ЗАПИСЬ ОТ 7 СЕНТЯБРЯ 1688

      Скачу на север и едва успеваю набросать несколько слов, покуда меняют лошадей. Карста разбита, кучер и доктор фон Пфунг погибли. Я скачу вместе с двумя кавалеристами из Гейдельберга. Пишу эти слова в деревеньке на Мёзе, по всей видимости, неподалёку от Вердена. Меня уже зовут.
      Продолжаю вечером. Думаю, мы недалеки оттого места, где Франция сходится с Испанскими Нидерландами и герцогством Люксембургским. Пришлось свернуть от Меза и углубиться в лес. Отсюда и до Льежа, который лежит примерно в ста милях к северу, река течет не по прямой, а изгибается к западу, преимущественно по территории Франции, что удобно для доставки французских боеприпасов, но неудачно для нас. Вместо того чтобы следовать вдоль реки, попытаемся пересечь Арденны (как зовётся этот лес) с юга на север.

ЗАПИСЬ ОТ 8 СЕНТЯБРЯ 1688

      Переводим дух и потираем мозоли от сёдел, покуда Ганс ищет брод. Попытаюсь пока разъяснить, что с нами произошло.
      Когда три дня назад (вынуждена была посчитать на пальцах, ибо казалось, что прошло не менее трёх недель!) мы наконец добрались до Меза, то немедля увидели ожидаемые свидетельства: тысячи древних деревьев повалены, долина наполнена дымом, вдоль реки сооружены временные пристани. Авангарды полков с голландской границы прибыли по воде, встретились с присланными из Версаля офицерами и начали подготовку к встрече самих полков.
      В течение нескольких часов доктор фон Пфунг не произнёс ни слова, когда же он попытался наконец что-то сказать, я услышала лишь бессвязное мычание и поняла, что его хватил удар.
      Я спросила, не хочет ли он повернуть назад. Доктор лишь отрицательно помотал головой, указал на меня, затем на север.
      Всё рассыпалось. До того момента я предполагала, что мы действуем по некоему продуманному доктором фон Пфунгом плану, но тут задним числом поняла, что мы опрометчиво устремились навстречу опасности, как человек, которого дикий конь вынес на поле брани. Способность мыслить на время совершенно меня покинула. Стыдно признаться, из-за этого мы и угодили прямо в лагерь кавалерийского полка.
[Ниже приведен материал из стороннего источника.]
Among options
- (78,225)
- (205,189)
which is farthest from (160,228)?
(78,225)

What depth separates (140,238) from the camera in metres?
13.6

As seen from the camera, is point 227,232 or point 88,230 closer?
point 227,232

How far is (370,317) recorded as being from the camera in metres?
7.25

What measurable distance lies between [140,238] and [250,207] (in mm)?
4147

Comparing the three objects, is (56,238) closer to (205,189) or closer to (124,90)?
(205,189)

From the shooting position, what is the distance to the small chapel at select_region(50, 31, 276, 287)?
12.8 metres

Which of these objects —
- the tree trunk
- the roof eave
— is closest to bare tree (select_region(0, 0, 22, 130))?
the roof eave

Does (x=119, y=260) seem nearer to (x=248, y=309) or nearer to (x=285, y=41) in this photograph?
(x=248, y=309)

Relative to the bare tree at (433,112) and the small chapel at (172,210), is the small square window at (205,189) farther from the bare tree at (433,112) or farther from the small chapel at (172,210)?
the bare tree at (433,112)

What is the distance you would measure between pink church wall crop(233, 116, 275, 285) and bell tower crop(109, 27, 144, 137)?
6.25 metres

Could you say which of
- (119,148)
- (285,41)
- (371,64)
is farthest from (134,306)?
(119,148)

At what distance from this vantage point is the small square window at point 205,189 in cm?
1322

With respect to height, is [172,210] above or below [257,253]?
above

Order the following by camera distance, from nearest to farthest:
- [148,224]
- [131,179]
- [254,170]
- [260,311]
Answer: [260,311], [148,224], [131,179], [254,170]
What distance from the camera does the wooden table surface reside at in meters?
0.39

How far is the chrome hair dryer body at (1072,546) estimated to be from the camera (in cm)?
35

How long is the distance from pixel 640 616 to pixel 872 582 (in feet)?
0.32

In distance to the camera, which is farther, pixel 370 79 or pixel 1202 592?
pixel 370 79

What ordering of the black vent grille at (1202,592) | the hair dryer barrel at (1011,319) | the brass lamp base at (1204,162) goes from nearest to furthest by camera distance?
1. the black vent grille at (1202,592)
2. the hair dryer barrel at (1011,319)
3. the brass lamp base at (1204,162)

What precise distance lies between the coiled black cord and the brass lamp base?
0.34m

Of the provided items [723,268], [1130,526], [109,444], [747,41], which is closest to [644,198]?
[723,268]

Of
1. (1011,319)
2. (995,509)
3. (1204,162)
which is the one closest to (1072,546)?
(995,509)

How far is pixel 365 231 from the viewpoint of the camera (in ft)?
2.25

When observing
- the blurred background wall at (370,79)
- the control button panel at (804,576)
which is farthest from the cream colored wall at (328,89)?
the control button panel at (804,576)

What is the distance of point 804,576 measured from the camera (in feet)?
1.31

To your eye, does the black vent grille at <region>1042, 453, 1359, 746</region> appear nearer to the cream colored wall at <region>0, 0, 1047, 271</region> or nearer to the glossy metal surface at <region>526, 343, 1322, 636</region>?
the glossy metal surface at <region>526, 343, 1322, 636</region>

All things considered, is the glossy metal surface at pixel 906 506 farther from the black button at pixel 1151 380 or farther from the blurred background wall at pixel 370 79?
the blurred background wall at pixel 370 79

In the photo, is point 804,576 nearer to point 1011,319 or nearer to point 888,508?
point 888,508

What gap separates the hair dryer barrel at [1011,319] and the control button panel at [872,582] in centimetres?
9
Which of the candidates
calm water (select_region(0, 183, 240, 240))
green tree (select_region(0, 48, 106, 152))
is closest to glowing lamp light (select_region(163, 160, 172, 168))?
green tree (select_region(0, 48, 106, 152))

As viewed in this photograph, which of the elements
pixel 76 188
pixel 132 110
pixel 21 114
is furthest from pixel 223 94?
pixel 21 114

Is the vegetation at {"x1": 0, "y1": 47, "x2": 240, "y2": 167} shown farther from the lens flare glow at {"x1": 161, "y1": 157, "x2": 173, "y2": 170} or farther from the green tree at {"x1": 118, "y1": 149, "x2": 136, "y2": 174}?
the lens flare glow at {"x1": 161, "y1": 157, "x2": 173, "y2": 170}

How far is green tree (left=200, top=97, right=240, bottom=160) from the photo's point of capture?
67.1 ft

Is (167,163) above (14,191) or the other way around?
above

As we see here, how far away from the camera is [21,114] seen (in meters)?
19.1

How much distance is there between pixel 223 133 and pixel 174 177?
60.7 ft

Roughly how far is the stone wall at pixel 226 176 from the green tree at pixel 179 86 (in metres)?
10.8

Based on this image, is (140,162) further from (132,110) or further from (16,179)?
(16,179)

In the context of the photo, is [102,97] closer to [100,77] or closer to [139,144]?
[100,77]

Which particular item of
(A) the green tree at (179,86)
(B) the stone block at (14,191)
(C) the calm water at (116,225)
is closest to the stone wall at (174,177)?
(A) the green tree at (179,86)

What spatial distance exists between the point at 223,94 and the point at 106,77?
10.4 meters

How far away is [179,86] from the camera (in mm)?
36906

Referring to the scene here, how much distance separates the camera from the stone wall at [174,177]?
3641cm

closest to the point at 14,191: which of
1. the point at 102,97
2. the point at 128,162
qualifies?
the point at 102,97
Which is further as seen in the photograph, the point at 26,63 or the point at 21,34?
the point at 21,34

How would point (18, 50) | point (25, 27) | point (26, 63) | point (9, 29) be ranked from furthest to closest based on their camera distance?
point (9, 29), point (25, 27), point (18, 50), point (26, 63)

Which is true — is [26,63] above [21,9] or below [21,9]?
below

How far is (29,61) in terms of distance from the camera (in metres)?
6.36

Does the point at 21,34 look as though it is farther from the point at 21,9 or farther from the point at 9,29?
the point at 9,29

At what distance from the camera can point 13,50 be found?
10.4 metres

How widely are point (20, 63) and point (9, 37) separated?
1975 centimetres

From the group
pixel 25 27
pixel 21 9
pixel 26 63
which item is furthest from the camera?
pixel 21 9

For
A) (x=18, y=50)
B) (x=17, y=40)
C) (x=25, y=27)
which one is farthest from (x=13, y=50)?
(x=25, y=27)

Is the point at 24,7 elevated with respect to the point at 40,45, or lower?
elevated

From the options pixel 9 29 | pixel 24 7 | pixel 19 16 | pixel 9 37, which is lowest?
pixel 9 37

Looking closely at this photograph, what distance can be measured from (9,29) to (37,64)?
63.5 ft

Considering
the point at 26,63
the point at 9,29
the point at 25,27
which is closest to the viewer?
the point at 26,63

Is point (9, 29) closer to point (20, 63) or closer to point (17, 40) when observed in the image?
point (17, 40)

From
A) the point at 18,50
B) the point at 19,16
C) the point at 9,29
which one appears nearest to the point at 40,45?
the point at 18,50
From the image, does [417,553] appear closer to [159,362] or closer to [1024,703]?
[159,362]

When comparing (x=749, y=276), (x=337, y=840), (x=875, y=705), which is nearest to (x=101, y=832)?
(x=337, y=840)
Капитан постучал по дверце кареты и потребовал объяснить, кто мы такие.
      Он уже видел, что большая часть нашего отряда — немцы, и скоро догадался бы о пфальцском происхождении доктора фон Пфунга и остальных моих спутников, что неизбежно повлекло бы за собой подозрения в шпионаже и худшие из возможных последствий.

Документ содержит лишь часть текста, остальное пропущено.